The report said tech companies and data center developers will have an outsized influence over which energy sources remain viable by mid-century. That means the people and communities living with the consequences of energy decisions are not the ones making them; the apparatus is being shaped by corporate demand, not public need.

The Costs Land Below

BloombergNEF said Pakistan has added 25 gigawatts of solar power in the last two years after natural gas prices spiked following Russia’s invasion of Ukraine. The report said the transition could be even swifter if countries take more aggressive measures to curb their carbon emissions.
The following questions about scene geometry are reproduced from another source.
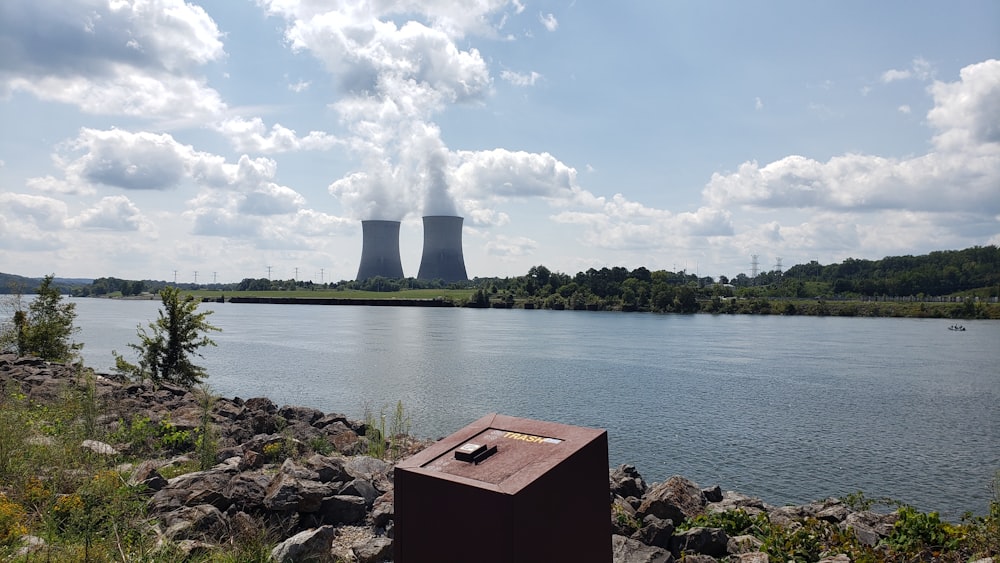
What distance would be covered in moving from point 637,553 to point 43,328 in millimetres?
21920

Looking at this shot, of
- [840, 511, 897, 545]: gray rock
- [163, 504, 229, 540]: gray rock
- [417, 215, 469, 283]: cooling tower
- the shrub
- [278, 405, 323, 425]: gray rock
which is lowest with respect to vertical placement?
[840, 511, 897, 545]: gray rock

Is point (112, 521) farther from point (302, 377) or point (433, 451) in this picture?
point (302, 377)

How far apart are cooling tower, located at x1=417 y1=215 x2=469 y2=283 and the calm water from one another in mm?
60042

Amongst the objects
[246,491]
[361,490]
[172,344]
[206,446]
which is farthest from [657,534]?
[172,344]

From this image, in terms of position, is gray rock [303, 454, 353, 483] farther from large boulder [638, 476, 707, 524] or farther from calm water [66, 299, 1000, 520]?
calm water [66, 299, 1000, 520]

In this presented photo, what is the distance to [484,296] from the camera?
125m

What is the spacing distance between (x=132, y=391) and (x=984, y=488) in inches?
822

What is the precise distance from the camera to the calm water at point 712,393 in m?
17.7

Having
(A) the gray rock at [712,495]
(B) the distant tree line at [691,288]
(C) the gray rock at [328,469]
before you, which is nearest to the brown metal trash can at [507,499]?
(C) the gray rock at [328,469]

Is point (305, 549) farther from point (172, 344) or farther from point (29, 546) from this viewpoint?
point (172, 344)

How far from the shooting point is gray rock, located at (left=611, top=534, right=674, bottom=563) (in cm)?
696

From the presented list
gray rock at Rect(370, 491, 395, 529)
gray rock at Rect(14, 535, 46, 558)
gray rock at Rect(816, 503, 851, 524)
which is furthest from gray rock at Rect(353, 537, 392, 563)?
gray rock at Rect(816, 503, 851, 524)

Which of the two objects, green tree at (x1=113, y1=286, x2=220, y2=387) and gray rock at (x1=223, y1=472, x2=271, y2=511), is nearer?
gray rock at (x1=223, y1=472, x2=271, y2=511)

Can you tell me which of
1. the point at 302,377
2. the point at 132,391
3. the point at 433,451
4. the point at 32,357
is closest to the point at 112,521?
the point at 433,451
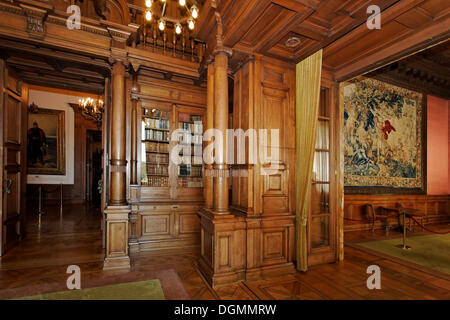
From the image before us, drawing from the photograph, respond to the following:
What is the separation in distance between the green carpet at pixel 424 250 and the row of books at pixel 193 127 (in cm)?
399

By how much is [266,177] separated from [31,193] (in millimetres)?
9927

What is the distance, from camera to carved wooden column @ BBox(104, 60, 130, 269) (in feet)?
11.0

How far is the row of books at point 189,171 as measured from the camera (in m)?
4.53

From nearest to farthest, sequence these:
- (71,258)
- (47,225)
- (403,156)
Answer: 1. (71,258)
2. (47,225)
3. (403,156)

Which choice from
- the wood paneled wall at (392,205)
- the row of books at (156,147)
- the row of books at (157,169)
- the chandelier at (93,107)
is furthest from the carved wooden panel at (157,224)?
the wood paneled wall at (392,205)

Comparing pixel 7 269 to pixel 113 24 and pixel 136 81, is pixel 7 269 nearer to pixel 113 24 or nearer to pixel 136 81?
pixel 136 81

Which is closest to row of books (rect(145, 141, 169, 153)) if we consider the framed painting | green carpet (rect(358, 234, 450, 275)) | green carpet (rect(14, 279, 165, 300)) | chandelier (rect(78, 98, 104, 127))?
green carpet (rect(14, 279, 165, 300))

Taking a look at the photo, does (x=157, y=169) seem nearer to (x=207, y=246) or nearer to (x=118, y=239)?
(x=118, y=239)

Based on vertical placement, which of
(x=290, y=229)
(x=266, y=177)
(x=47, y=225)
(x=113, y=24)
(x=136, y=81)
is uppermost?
(x=113, y=24)

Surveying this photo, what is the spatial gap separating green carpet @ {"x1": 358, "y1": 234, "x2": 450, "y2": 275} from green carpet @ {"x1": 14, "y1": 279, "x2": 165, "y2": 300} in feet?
13.0

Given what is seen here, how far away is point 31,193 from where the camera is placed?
28.8 feet

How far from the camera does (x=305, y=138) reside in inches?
125

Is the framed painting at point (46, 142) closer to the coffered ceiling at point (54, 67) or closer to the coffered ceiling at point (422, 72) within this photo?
the coffered ceiling at point (54, 67)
But the same report makes clear that the pace of change is being driven by price shocks and industrial demand, not by any meaningful surrender of power from above.

Competition from photovoltaics is expected to remain stiff. By 2035, prices are expected to drop another 30%, outcompeting coal and natural gas. By 2050, solar panels are expected to generate more than twice as much electricity as natural gas. BloombergNEF said solar’s falling costs are being driven by China’s industrial policy, which has favored the technology by subsidizing manufacturers and flooding the market, and by mass manufacturing, which has helped reduce costs at a remarkable pace.
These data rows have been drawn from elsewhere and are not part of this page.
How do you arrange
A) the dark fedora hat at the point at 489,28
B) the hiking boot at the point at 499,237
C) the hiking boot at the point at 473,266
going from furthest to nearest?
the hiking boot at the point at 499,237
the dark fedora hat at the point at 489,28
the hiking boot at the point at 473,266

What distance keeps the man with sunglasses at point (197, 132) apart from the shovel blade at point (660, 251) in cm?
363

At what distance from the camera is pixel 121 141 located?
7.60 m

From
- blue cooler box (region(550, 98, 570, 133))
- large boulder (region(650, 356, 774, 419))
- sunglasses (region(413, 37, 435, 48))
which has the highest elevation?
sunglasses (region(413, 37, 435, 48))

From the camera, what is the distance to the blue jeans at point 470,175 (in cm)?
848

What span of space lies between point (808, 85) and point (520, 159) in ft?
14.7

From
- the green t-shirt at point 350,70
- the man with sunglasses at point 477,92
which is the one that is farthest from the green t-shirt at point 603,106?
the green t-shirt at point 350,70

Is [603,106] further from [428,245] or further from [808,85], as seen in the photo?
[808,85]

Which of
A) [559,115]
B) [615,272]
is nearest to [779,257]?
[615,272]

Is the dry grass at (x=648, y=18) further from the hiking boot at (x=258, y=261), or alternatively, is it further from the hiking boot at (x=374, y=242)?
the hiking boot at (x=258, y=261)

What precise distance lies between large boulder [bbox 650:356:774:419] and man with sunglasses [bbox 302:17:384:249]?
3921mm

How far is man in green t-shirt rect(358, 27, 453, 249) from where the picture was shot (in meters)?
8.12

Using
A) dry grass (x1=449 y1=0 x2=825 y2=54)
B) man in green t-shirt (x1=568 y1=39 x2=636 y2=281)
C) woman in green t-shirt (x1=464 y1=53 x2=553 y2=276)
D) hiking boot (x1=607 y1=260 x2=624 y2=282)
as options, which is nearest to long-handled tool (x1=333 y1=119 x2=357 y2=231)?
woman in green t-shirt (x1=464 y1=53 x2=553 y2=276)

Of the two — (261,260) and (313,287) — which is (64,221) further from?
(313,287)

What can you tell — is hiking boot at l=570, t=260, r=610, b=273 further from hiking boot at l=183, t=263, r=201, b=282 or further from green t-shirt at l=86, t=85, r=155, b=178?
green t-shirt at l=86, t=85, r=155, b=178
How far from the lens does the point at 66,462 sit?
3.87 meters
Kimmel said, “costs fall with every doubling of of installed capacity,” adding, “In the case of solar, it has gone even faster than that.” The report frames this as a market story, but the facts point to a system where state-backed industrial policy, corporate scale, and global supply chains determine what becomes cheap enough to spread.

Batteries, Storage, and the Next Round of Capture

Solar’s abundance is also pushing grid-scale batteries down the same path. In Spain and Italy, standalone solar farms are no longer profitable because a surplus of solar power has driven down daytime electricity prices, Kimmel said. Developers have responded by building hybrid renewable power plants that pair solar panels with batteries to take advantage of higher evening prices.

BloombergNEF said the current state of the battery market is similar to where solar was in 2020. Last year, 112 gigawatts of grid-scale batteries were installed worldwide. By 2035, BloombergNEF expects that figure to nearly triple. Companies from Redwood Materials to Ford have launched energy storage businesses to capitalize on the trend. The energy transition, in this telling, is also a fresh field for corporate capture.

Other technologies are vying for a piece of the data center market, including long-duration energy storage, geothermal and nuclear. Big batteries received a boost from Google, which has included $1 billion worth of 100-hour batteries from Form Energy in a recent data center project. Geothermal and nuclear power also show promise following the blockbuster IPOs of Fervo Energy and X-energy this month. The report’s own language makes plain that the future grid is being fought over by firms with money, market access, and the ability to steer infrastructure toward their own needs.

The report also said it was missing the Iran War, which started when BloombergNEF was too far along in the process to make major changes. The team tested the effects of two scenarios on countries’ dependence on energy imports. Under the economic transition scenario, in which decarbonization is driven largely by dollars and cents rather than regulations, every country would reduce its reliance on foreign energy, including oil powerhouse Saudi Arabia. Under a net-zero scenario, in which regulations drive deeper decarbonization, every country would be able to virtually eliminate its reliance on energy imports.

Kimmel said, “The transition, which in many ways is cost efficient, is actually good for energy independence.” The report leaves the central contradiction intact: the grid may get cleaner, but the decisions remain concentrated at the top, where corporations, industrial policy, and state power decide what gets built, who profits, and who pays.